Week 9 Notes - Course Introduction
Critical Perspectives on Predictive Policing (Week 9)
1. Foundational Question
- Before building predictive policing models, we must ask: Should we?
- A model can be statistically valid yet socially harmful.
- Technical performance ≠ ethical justification.
2. The Promise vs. the Reality
Promised benefits: - Efficiency, objectivity, proactivity, data-driven policing.
Underlying assumptions: 1. Crime data reflects real crime (false). 2. Past data predicts future crime (often just predicts policing). 3. “Good” data can be isolated from “bad” (rarely). 4. Technology can fix social problems (cannot).
Reality: Predictive systems often reproduce and reinforce structural bias.
3. Dirty Data and Its Sources
Traditional “dirty” data: missing, inaccurate, inconsistent.
Expanded definition (Richardson et al. 2019): - Data influenced by biased, unlawful, or corrupt practices.
Key forms: 1. Fabricated or manipulated data (e.g., false arrests, downgraded offenses). 2. Systematically biased data (over-/under-policing patterns). 3. Missing or incomplete records (unreported crimes). 4. Proxy data (arrests ≠ crime, calls ≠ need).
Result: Predictive models trained on distorted representations of reality.
4. Case Studies
Baltimore: - Misclassification of assaults, planted evidence, data manipulation. - “Juking the stats” → inflated police success metrics.
NYPD & CompStat: - Pressure for low crime rates → falsified data. - Downgrading serious crimes, coercing victims, fabricated arrests.
Feedback loop: biased data → biased predictions → targeted policing → more biased data.
5. Why Cleaning Isn’t Enough
- Crime reports reflect officer discretion.
- Calls for service reflect community bias and gentrification.

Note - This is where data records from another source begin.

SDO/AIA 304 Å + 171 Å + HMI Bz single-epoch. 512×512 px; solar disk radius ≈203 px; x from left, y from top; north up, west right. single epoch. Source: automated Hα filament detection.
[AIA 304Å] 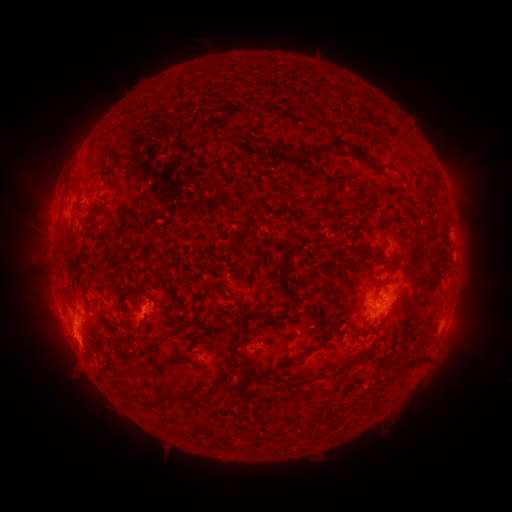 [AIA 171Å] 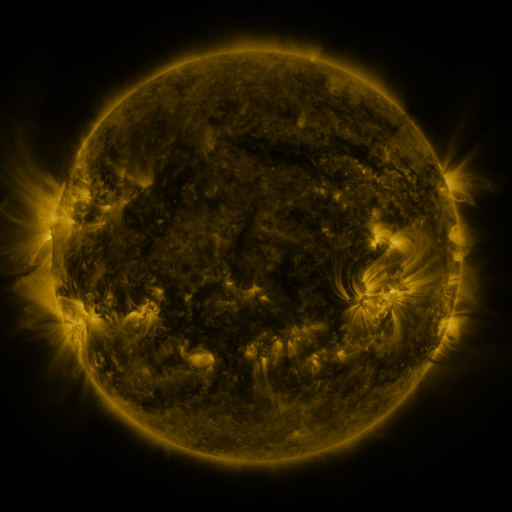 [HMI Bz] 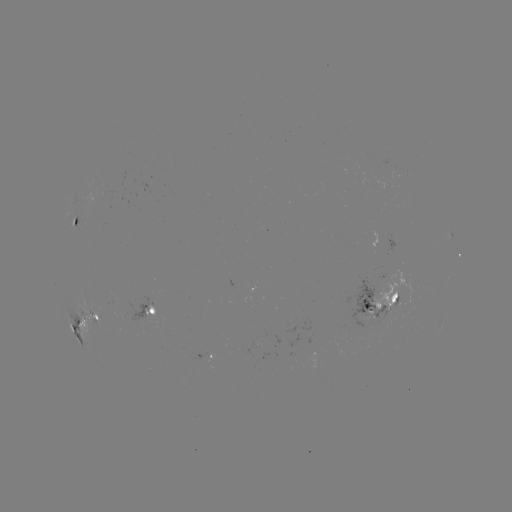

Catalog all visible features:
filament: <bbox>296, 80, 303, 92</bbox>
filament: <bbox>391, 115, 399, 126</bbox>
filament: <bbox>302, 137, 366, 162</bbox>
filament: <bbox>257, 145, 285, 154</bbox>
filament: <bbox>100, 152, 109, 160</bbox>
filament: <bbox>369, 162, 393, 171</bbox>
filament: <bbox>420, 167, 438, 206</bbox>
filament: <bbox>68, 182, 77, 195</bbox>
filament: <bbox>231, 229, 239, 248</bbox>
filament: <bbox>342, 257, 354, 268</bbox>
filament: <bbox>82, 262, 104, 299</bbox>
filament: <bbox>284, 268, 294, 283</bbox>
filament: <bbox>209, 281, 230, 301</bbox>
filament: <bbox>289, 285, 300, 301</bbox>
filament: <bbox>370, 286, 381, 298</bbox>
filament: <bbox>175, 299, 185, 312</bbox>
filament: <bbox>255, 306, 285, 320</bbox>
filament: <bbox>121, 315, 149, 333</bbox>
filament: <bbox>163, 319, 188, 343</bbox>
filament: <bbox>277, 326, 332, 370</bbox>
filament: <bbox>218, 329, 241, 385</bbox>
filament: <bbox>92, 347, 104, 355</bbox>
filament: <bbox>404, 351, 427, 368</bbox>
filament: <bbox>166, 355, 183, 365</bbox>
filament: <bbox>387, 368, 398, 380</bbox>
filament: <bbox>314, 369, 329, 378</bbox>
filament: <bbox>289, 373, 300, 384</bbox>
filament: <bbox>151, 390, 181, 408</bbox>
filament: <bbox>185, 390, 212, 403</bbox>
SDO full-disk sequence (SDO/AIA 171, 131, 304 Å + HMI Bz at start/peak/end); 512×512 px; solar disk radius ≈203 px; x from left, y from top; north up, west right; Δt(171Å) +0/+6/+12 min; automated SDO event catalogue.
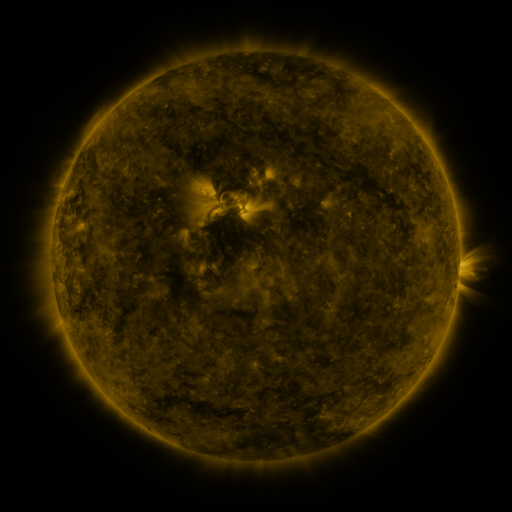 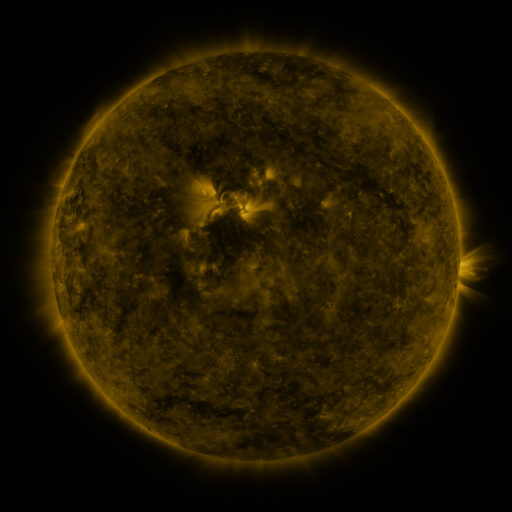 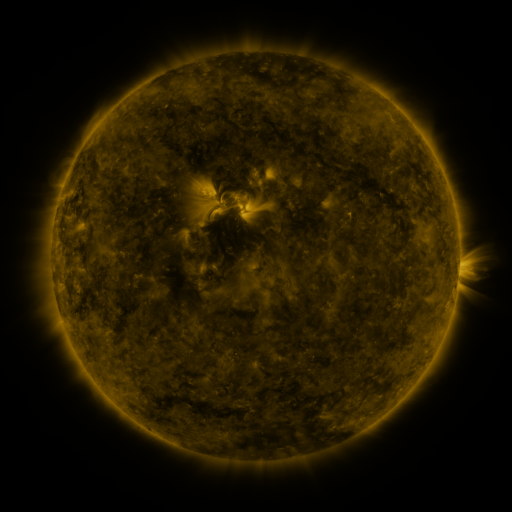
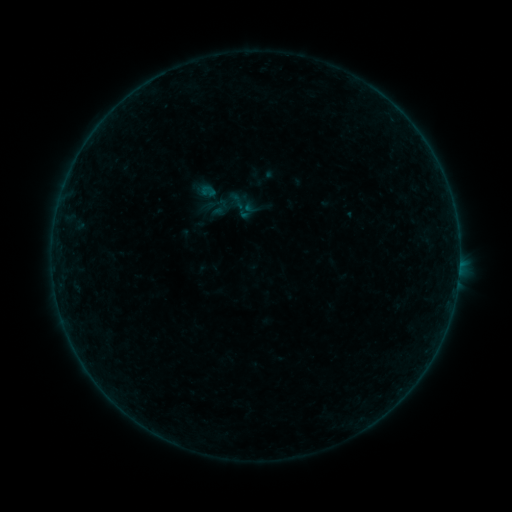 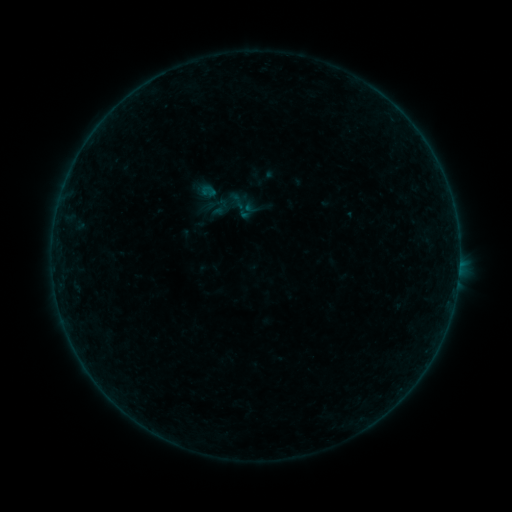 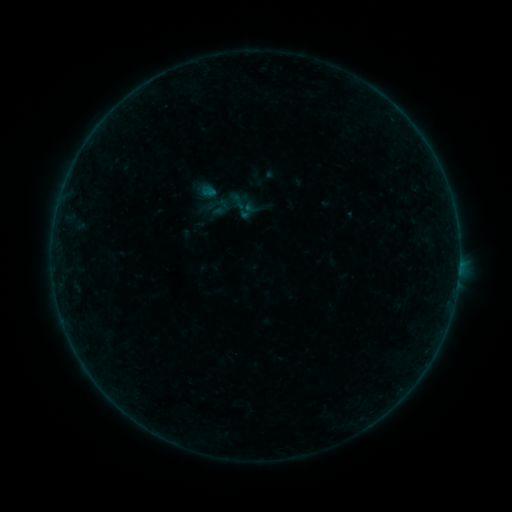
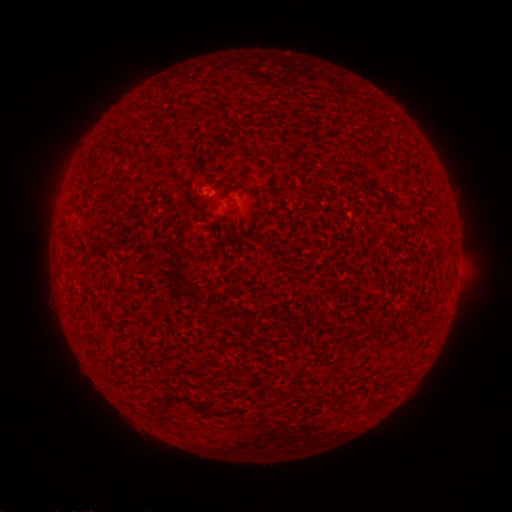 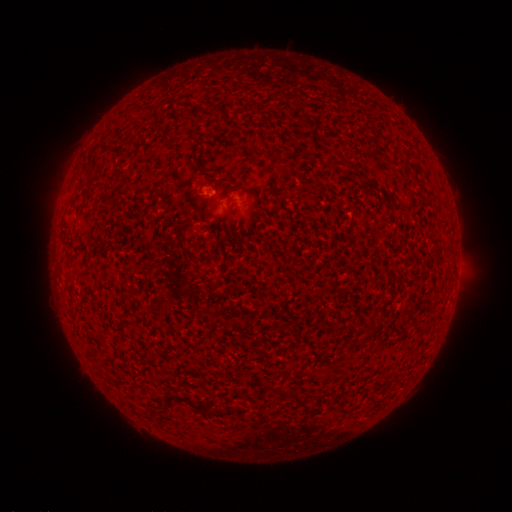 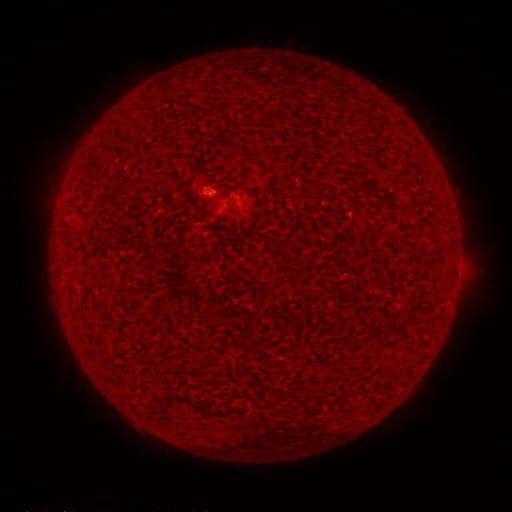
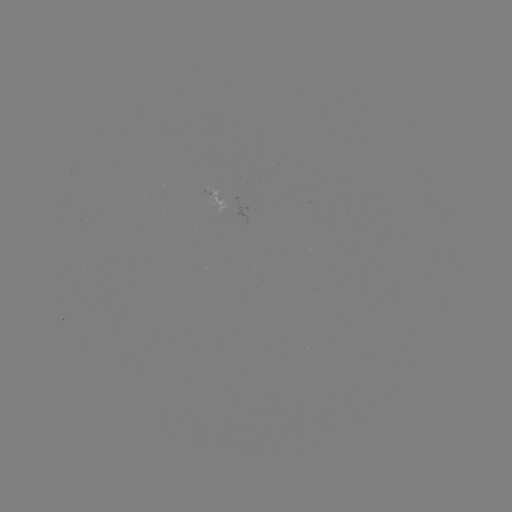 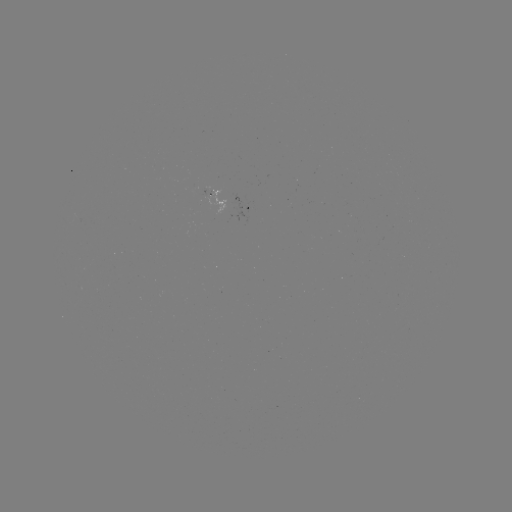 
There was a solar flare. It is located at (214, 194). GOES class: B1.2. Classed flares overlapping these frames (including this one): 1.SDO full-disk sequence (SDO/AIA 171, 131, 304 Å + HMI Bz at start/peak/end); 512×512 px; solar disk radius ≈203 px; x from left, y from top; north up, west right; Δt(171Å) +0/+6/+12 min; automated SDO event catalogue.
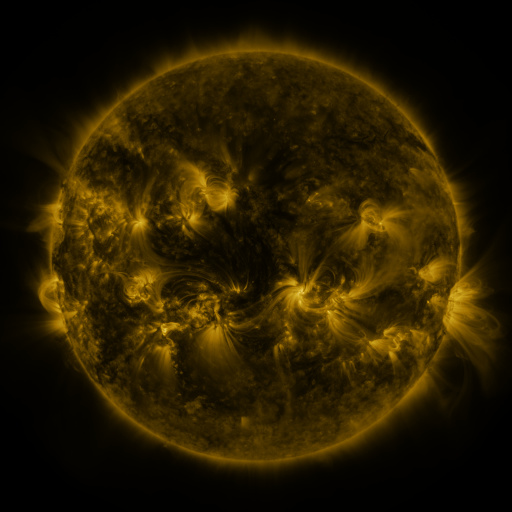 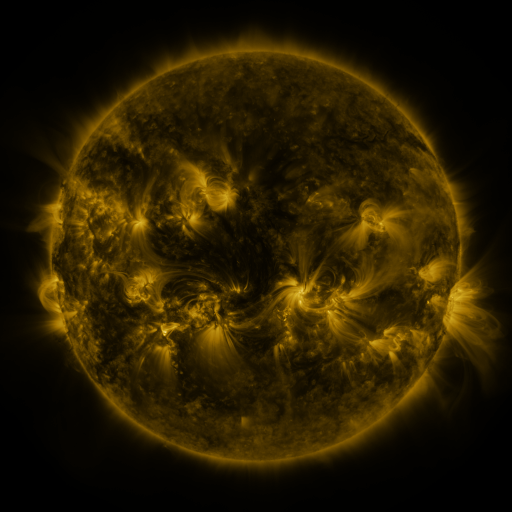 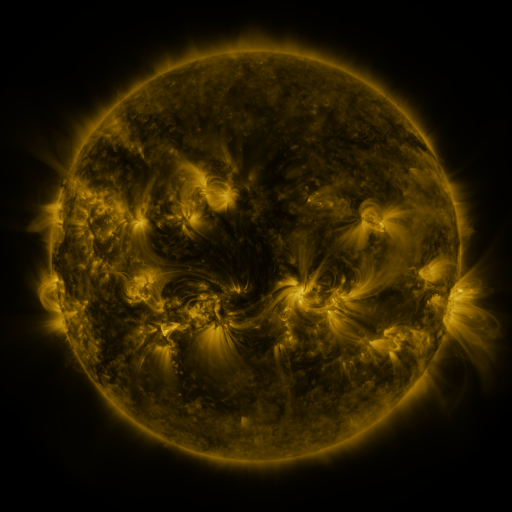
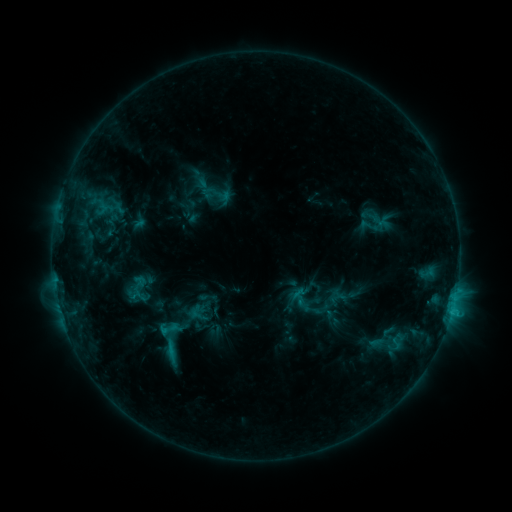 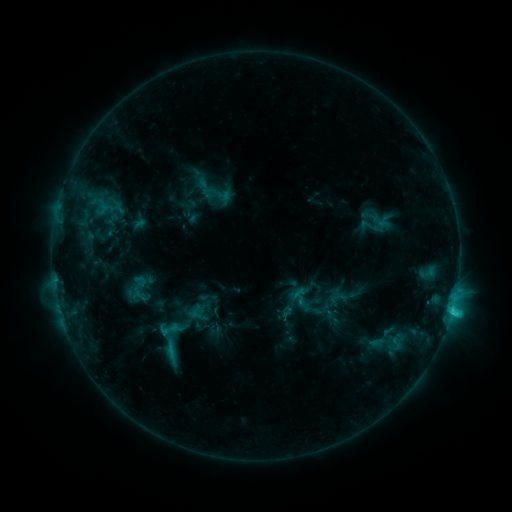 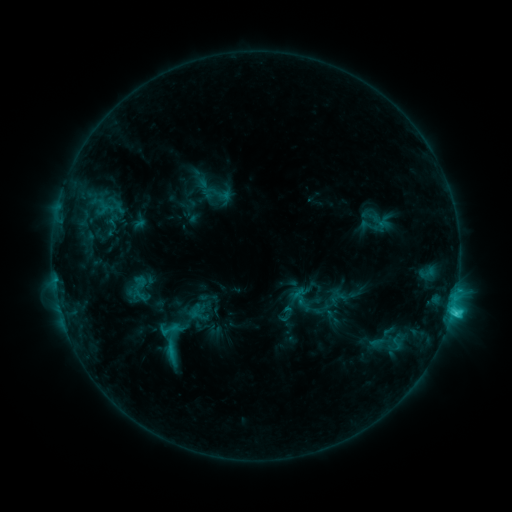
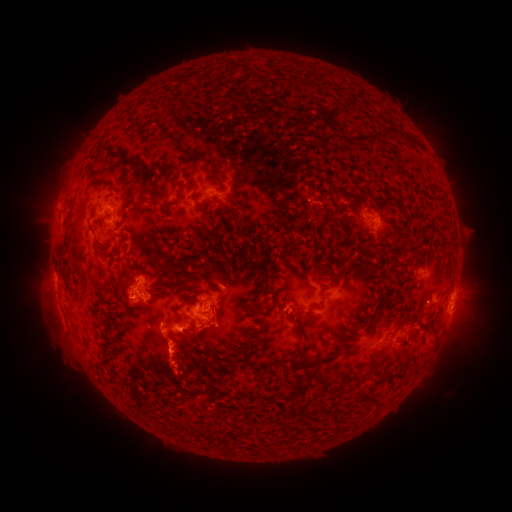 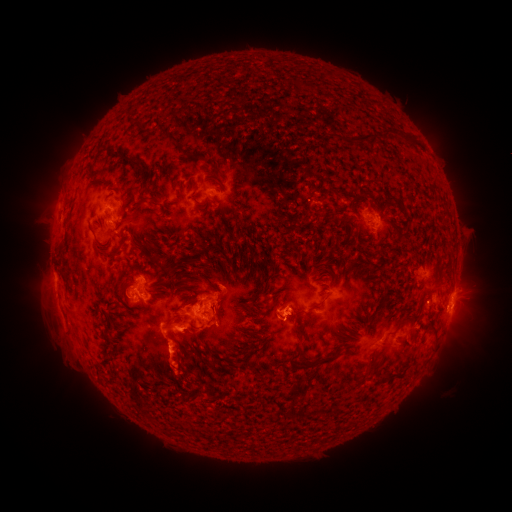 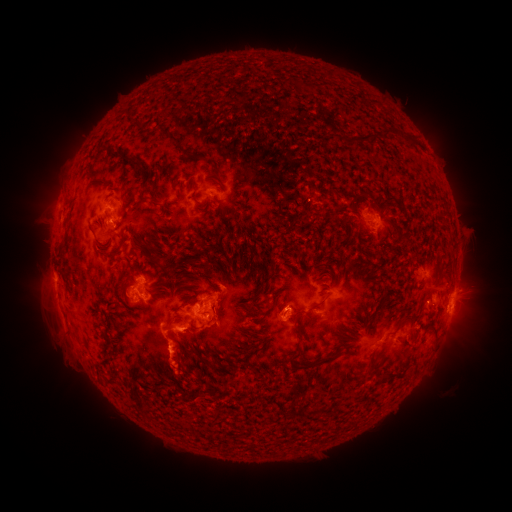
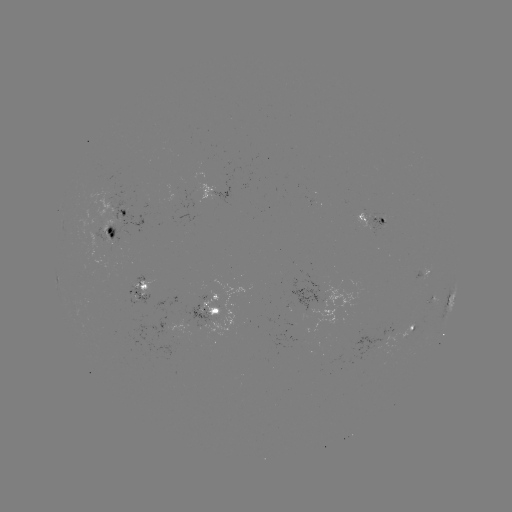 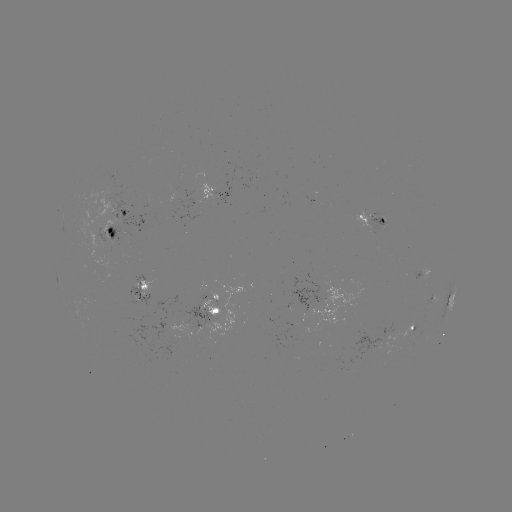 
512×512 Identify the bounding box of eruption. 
[253, 270, 312, 351].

- “Clean data” is a myth; all crime data is socially constructed and politically shaped.
- Data records policing patterns, not crime itself.
6. Consequences and Harms
False positives: over-policing, surveillance, stress, community distrust.
False negatives: under-protection, neglect.
Both disproportionately affect marginalized communities.
7. Reform and Consent Decrees
Typical reforms: training, oversight, data collection, transparency.
What’s missing:
- Historical data correction, vendor accountability, algorithmic transparency.
Example: Chicago consent decree (2019) lacked restrictions on biased data use.
8. Critical Evaluation Framework
Key questions for assessing predictive systems: 1. Data provenance: When and how was data collected? Was it lawful? 2. Variable selection: Which inputs embed bias? 3. Validation: Who bears false positives/negatives? 4. Deployment: How are predictions operationalized? 5. Accountability: Who audits, explains, or challenges outputs? 6. Alternatives: Are resources used for prevention or punishment?
9. Technical vs. Ethical Accuracy
- A system predicting “where police will arrest” may be accurate but unjust.
- “Success” metrics often measure predictive policing efficiency, not safety or equity.
10. Toward Ethical Predictive Modeling
Reframe the question: - Instead of predicting crime → predict social need. - Example applications: - Eviction risk → legal aid. - Health risk → care outreach. - Dropout risk → educational support. - Food insecurity → resource allocation.
Principle: Predict for care, not control.